Grocery delivery in the U.S. is still less than 2 percent of the market. As I wrote back in 2014 in Webvan 2.0: If At First You Don’t Succeed…, the big question in my mind is how many people (households) will ultimately choose home delivery of groceries versus going to the stores themselves. The reality is that some people love the idea and want this service, while others prefer (or still see the need) to walk the store aisles themselves.
Speaking of profitable delivery and creating delivery density, FedEx and UPS want more consumers to have their packages delivered to a local grocery store, pharmacy, or other neighborhood location instead of their houses. “While revenue is rising as UPS and FedEx deliver more packages by truck than ever, profit margins on those sales are shrinking,” according to a Bloomberg article published this week. Here’s an excerpt:
[UPS and Fedex] are expanding neighborhood locations where customers can pick up parcels or drop off returns in lieu of the usual front-porch option.
In a major expansion of its new FedEx OnSite program this year, the courier opened parcel counters in 7,500 Walgreens Boots Alliance Inc. stores across all 50 states.
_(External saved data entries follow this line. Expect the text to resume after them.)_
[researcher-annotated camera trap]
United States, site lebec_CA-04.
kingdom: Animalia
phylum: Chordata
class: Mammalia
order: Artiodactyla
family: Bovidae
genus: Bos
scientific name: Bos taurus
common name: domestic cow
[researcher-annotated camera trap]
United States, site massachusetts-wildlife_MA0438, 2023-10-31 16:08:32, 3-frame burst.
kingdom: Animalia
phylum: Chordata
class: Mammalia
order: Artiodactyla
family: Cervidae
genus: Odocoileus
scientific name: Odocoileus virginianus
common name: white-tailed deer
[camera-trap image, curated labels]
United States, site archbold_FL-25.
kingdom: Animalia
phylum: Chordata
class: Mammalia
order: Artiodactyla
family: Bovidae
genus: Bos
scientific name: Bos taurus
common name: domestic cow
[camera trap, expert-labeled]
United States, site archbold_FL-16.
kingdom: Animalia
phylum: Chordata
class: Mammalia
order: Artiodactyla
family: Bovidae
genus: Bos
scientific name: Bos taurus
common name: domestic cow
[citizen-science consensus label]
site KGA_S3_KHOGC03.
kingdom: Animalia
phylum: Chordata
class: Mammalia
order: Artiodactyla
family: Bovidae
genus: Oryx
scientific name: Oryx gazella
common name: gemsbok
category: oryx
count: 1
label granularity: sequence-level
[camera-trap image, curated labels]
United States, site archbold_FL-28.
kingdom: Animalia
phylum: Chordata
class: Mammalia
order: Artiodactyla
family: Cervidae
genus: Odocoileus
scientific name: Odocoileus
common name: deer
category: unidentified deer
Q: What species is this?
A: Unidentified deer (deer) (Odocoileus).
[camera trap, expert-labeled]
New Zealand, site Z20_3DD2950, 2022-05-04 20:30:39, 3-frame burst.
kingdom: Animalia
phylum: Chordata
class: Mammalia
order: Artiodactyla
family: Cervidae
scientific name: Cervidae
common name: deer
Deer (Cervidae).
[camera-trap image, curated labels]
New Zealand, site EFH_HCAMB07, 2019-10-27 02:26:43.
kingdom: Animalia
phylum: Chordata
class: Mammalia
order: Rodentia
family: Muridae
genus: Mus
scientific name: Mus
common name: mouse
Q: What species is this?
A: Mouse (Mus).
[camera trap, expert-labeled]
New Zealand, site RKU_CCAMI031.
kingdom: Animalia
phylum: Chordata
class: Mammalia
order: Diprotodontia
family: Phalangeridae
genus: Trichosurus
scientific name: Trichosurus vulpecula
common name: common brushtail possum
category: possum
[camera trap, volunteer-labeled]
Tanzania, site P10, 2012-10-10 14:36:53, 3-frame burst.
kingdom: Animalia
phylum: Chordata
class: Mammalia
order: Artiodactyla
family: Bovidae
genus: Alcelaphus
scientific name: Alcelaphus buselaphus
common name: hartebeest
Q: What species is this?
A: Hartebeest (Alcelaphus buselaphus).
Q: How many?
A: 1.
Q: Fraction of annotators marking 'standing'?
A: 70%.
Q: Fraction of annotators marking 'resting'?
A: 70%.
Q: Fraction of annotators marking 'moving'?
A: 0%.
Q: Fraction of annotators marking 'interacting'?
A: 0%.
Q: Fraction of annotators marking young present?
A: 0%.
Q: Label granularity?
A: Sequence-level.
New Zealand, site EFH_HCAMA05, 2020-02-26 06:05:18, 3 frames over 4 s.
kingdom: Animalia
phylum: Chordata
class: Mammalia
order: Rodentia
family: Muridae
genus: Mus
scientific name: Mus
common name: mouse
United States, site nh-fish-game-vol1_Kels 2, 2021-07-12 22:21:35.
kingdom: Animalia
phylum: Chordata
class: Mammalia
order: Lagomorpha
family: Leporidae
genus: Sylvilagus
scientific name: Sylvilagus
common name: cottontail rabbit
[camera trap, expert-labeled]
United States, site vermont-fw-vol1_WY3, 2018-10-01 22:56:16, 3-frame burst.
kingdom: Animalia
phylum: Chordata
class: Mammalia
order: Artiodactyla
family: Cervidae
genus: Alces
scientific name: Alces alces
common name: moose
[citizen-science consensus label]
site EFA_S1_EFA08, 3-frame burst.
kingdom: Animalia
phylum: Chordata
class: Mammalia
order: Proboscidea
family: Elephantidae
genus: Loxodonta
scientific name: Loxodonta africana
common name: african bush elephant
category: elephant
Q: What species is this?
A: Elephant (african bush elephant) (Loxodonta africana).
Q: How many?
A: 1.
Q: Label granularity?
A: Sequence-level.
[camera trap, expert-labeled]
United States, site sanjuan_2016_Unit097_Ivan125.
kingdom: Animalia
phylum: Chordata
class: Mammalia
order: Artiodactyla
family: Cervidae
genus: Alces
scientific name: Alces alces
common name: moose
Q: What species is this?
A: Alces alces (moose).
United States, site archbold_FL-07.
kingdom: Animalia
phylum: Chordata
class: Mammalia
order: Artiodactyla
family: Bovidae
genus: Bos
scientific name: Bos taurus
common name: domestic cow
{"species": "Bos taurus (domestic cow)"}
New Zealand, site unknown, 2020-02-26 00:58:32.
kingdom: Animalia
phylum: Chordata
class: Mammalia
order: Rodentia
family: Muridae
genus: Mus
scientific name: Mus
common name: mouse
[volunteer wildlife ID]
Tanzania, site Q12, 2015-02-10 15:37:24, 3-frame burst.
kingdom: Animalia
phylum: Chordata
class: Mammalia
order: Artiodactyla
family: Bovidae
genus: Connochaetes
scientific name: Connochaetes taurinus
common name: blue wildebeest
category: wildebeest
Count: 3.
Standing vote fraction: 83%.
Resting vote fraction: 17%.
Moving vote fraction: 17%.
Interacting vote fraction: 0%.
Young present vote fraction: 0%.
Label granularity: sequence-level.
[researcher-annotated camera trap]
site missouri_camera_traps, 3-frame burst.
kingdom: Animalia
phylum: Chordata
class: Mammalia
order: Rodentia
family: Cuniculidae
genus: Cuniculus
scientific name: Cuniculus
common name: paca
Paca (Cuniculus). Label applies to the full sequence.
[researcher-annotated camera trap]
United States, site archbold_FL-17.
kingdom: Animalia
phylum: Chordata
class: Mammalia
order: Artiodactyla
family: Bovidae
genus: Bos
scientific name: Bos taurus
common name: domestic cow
More than 500 grocery stores, including Kroger Co. or Albertsons Cos., also have FedEx pick up and drop off locations.
UPS launched its U.S. Access Point network in 2014. Not counting thousands of sites inside its retail stores, the shipping company now has about 4,000 locations in places like grocery stores, dry cleaners and “mom-and-pop” merchants.
Of course, to have any significant impact in easing margin pressures, “The adoption by consumers is pretty important for those to be successful,” said Lee Klaskow, a Bloomberg Intelligence analyst.
To echo Klaskow’s point, UPS and FedEx can build this delivery and drop-off network, but will consumers come?
I also find it funny that the grocery retailers are investing a ton of money and effort to enable home delivery, while FedEx and UPS want you to go to the grocery store to pick up your packages. I think most consumers actually want the exact opposite: they want to go to the grocery store to pick out their fruits and vegetables and meats and dairy food items, and they want to come home and find their packages delivered to their front step or mailbox.
Public service announcement: there is no such thing as free delivery.
And with that, have a happy weekend!